ナイキ「速く走れるマラソンシューズ」の衝撃 スポーツ用品の技術革新はどこまでOK?
ライムカラーにオレンジ、ピンクと、トロピカルドリンクのような色のシューズは、ナイキの「スウッシュ」よりもパラソルのロゴのほうが似合うかもしれない。インソールはラムとココナッツの香りがしそうだ。

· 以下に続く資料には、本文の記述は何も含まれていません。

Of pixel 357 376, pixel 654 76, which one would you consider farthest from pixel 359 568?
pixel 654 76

色は軽い雰囲気だが、レースで見せる実力は違う。これらのシューズは、昨年のリオデジャネイロ五輪の男子マラソンのメダリスト3人全員が着用し、秋にベルリン、シカゴ、ニューヨークで開催された主要なマラソンレースの勝者たちも履いていた。
勝者たちが履く最強のシューズ
最新のシューズは、国際レースで見事な結果を生み出している。だが一方で、着用するランナーのパフォーマンスを不公平に強化していないのかという点で、極めてあいまいなルールの下でシューズの開発が進んでいることに議論が生じている。

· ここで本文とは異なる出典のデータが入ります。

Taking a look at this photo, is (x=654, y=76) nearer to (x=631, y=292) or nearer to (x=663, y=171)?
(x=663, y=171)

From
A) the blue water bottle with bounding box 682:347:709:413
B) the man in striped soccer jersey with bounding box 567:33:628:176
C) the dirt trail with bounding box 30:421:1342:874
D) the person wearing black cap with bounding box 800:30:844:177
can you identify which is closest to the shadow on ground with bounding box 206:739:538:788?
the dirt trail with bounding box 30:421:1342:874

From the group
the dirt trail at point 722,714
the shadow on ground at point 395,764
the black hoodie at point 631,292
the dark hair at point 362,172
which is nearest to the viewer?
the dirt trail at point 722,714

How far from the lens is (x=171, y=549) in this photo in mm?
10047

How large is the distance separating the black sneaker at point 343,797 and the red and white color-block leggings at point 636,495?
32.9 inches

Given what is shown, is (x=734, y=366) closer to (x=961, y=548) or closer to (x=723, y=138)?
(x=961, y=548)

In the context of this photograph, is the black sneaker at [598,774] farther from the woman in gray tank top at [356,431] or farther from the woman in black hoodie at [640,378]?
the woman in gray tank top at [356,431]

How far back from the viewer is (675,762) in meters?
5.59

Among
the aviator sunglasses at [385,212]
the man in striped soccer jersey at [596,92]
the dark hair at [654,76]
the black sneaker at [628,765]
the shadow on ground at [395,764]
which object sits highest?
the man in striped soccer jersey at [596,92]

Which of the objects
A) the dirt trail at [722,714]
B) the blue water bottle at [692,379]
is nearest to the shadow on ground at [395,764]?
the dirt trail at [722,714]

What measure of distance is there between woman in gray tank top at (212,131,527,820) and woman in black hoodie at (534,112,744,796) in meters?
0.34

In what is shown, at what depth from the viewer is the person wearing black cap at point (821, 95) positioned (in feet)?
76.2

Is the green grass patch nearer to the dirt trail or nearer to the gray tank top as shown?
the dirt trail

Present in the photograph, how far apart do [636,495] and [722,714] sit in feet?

技術開発によってアスリートをサポートする機能は、どこまで認められるべきなのだろうか?
この問題については多くの競技が答えを出せずにいる。競泳では、世界記録を次々と誕生させたフルボディのスーツが、浮力とスピードの面で不当な優位性を選手に与えているとして2008年の北京五輪後に禁止された。陸上競技界は、南アフリカのスプリンター、オスカー・ピストリウスが着用した義足のブレードの問題に悩まされた。